* What is needed *
Please transcribe the data that follows without the pictures, keeping every word the same.

START Material provided

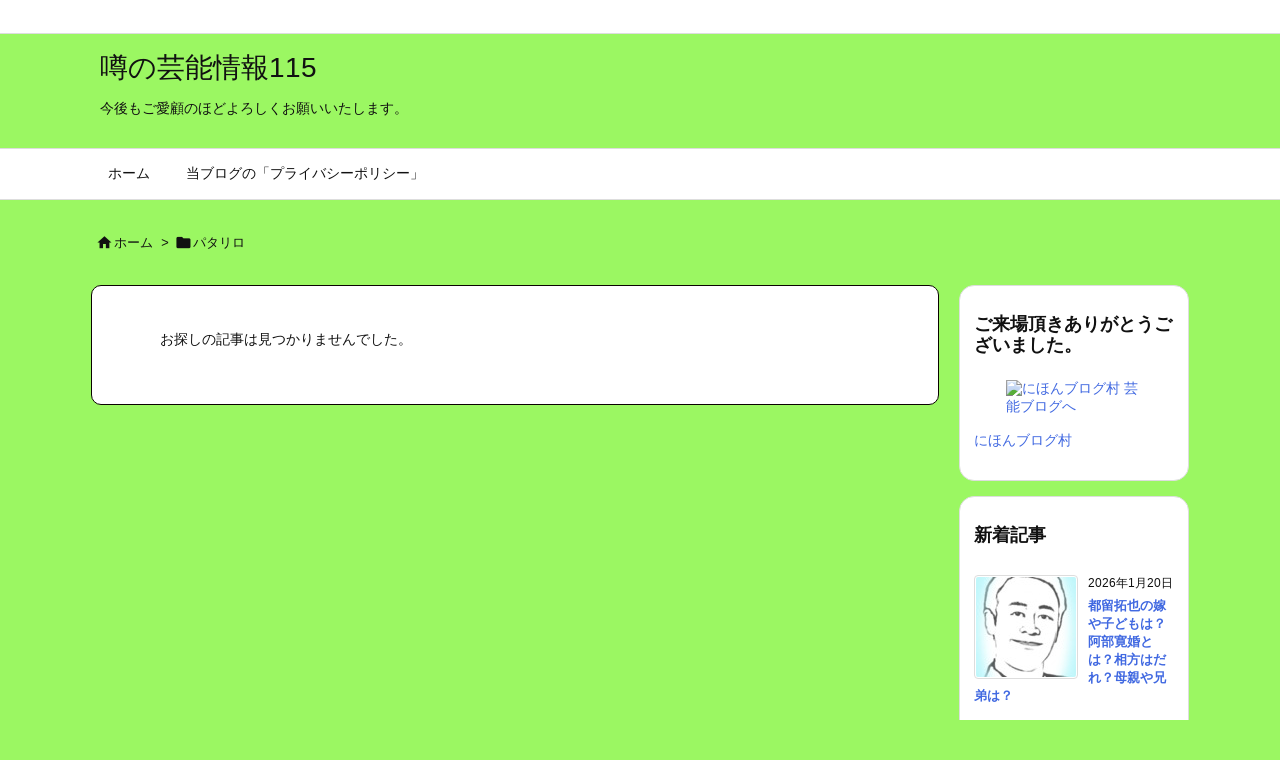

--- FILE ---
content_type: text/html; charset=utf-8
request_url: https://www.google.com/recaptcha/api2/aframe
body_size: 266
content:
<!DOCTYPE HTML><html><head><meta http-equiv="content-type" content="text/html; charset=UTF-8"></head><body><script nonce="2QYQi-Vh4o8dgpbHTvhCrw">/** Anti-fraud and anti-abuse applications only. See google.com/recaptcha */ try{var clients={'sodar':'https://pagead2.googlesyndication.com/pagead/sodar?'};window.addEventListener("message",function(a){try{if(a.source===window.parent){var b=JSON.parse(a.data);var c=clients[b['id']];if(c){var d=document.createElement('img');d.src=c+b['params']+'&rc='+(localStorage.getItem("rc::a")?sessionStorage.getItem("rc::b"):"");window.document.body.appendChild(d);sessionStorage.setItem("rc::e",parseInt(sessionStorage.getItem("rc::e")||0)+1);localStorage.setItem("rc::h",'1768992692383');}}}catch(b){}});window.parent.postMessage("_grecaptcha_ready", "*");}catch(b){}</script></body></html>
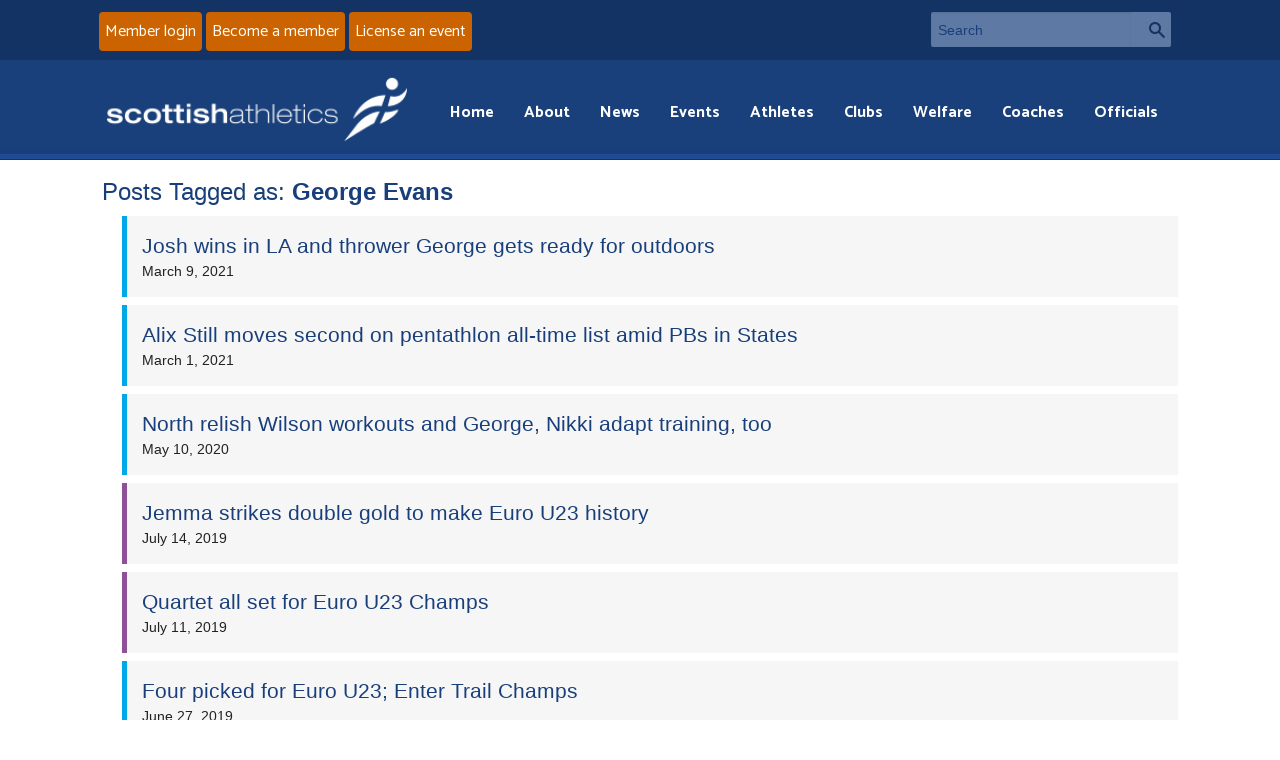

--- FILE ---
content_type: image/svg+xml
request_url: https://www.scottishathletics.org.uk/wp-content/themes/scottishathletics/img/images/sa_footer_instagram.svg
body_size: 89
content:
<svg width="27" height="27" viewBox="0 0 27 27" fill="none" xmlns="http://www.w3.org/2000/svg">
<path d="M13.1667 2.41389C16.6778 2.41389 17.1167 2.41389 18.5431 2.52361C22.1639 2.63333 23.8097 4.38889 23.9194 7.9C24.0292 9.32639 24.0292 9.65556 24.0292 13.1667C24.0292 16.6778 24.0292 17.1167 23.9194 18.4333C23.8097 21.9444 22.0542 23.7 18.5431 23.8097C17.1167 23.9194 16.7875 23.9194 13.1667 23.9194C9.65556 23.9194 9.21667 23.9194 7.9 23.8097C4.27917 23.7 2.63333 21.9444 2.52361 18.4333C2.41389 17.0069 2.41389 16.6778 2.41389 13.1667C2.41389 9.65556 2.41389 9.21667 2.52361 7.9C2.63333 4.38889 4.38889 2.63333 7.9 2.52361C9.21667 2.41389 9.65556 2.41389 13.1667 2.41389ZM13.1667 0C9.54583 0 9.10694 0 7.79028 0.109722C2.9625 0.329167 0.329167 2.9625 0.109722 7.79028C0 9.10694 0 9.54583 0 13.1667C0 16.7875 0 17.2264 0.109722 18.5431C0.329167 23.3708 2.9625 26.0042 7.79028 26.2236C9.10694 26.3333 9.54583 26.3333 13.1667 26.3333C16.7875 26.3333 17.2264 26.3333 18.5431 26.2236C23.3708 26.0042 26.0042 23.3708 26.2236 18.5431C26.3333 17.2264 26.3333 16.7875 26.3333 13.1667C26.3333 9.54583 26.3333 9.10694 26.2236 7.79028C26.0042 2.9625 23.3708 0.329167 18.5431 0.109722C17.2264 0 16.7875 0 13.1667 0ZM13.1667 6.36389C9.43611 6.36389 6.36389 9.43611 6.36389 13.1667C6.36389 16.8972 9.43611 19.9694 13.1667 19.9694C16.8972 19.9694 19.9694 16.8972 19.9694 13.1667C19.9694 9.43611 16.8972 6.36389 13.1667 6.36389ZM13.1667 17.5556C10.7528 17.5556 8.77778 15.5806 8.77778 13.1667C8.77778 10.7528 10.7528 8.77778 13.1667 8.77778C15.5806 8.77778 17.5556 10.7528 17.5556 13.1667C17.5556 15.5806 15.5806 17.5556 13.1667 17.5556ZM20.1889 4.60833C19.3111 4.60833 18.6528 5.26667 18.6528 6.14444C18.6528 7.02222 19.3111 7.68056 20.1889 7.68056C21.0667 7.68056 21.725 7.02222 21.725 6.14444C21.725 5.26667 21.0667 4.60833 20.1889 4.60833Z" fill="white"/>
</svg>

END Material provided

* Result *
--- FILE ---
content_type: text/html; charset=utf-8
request_url: https://www.google.com/recaptcha/api2/aframe
body_size: 266
content:
<!DOCTYPE HTML><html><head><meta http-equiv="content-type" content="text/html; charset=UTF-8"></head><body><script nonce="2QYQi-Vh4o8dgpbHTvhCrw">/** Anti-fraud and anti-abuse applications only. See google.com/recaptcha */ try{var clients={'sodar':'https://pagead2.googlesyndication.com/pagead/sodar?'};window.addEventListener("message",function(a){try{if(a.source===window.parent){var b=JSON.parse(a.data);var c=clients[b['id']];if(c){var d=document.createElement('img');d.src=c+b['params']+'&rc='+(localStorage.getItem("rc::a")?sessionStorage.getItem("rc::b"):"");window.document.body.appendChild(d);sessionStorage.setItem("rc::e",parseInt(sessionStorage.getItem("rc::e")||0)+1);localStorage.setItem("rc::h",'1768992692383');}}}catch(b){}});window.parent.postMessage("_grecaptcha_ready", "*");}catch(b){}</script></body></html>

--- FILE ---
content_type: image/svg+xml
request_url: https://www.scottishathletics.org.uk/wp-content/themes/scottishathletics/img/images/sa_footer_instagram.svg
body_size: 89
content:
<svg width="27" height="27" viewBox="0 0 27 27" fill="none" xmlns="http://www.w3.org/2000/svg">
<path d="M13.1667 2.41389C16.6778 2.41389 17.1167 2.41389 18.5431 2.52361C22.1639 2.63333 23.8097 4.38889 23.9194 7.9C24.0292 9.32639 24.0292 9.65556 24.0292 13.1667C24.0292 16.6778 24.0292 17.1167 23.9194 18.4333C23.8097 21.9444 22.0542 23.7 18.5431 23.8097C17.1167 23.9194 16.7875 23.9194 13.1667 23.9194C9.65556 23.9194 9.21667 23.9194 7.9 23.8097C4.27917 23.7 2.63333 21.9444 2.52361 18.4333C2.41389 17.0069 2.41389 16.6778 2.41389 13.1667C2.41389 9.65556 2.41389 9.21667 2.52361 7.9C2.63333 4.38889 4.38889 2.63333 7.9 2.52361C9.21667 2.41389 9.65556 2.41389 13.1667 2.41389ZM13.1667 0C9.54583 0 9.10694 0 7.79028 0.109722C2.9625 0.329167 0.329167 2.9625 0.109722 7.79028C0 9.10694 0 9.54583 0 13.1667C0 16.7875 0 17.2264 0.109722 18.5431C0.329167 23.3708 2.9625 26.0042 7.79028 26.2236C9.10694 26.3333 9.54583 26.3333 13.1667 26.3333C16.7875 26.3333 17.2264 26.3333 18.5431 26.2236C23.3708 26.0042 26.0042 23.3708 26.2236 18.5431C26.3333 17.2264 26.3333 16.7875 26.3333 13.1667C26.3333 9.54583 26.3333 9.10694 26.2236 7.79028C26.0042 2.9625 23.3708 0.329167 18.5431 0.109722C17.2264 0 16.7875 0 13.1667 0ZM13.1667 6.36389C9.43611 6.36389 6.36389 9.43611 6.36389 13.1667C6.36389 16.8972 9.43611 19.9694 13.1667 19.9694C16.8972 19.9694 19.9694 16.8972 19.9694 13.1667C19.9694 9.43611 16.8972 6.36389 13.1667 6.36389ZM13.1667 17.5556C10.7528 17.5556 8.77778 15.5806 8.77778 13.1667C8.77778 10.7528 10.7528 8.77778 13.1667 8.77778C15.5806 8.77778 17.5556 10.7528 17.5556 13.1667C17.5556 15.5806 15.5806 17.5556 13.1667 17.5556ZM20.1889 4.60833C19.3111 4.60833 18.6528 5.26667 18.6528 6.14444C18.6528 7.02222 19.3111 7.68056 20.1889 7.68056C21.0667 7.68056 21.725 7.02222 21.725 6.14444C21.725 5.26667 21.0667 4.60833 20.1889 4.60833Z" fill="white"/>
</svg>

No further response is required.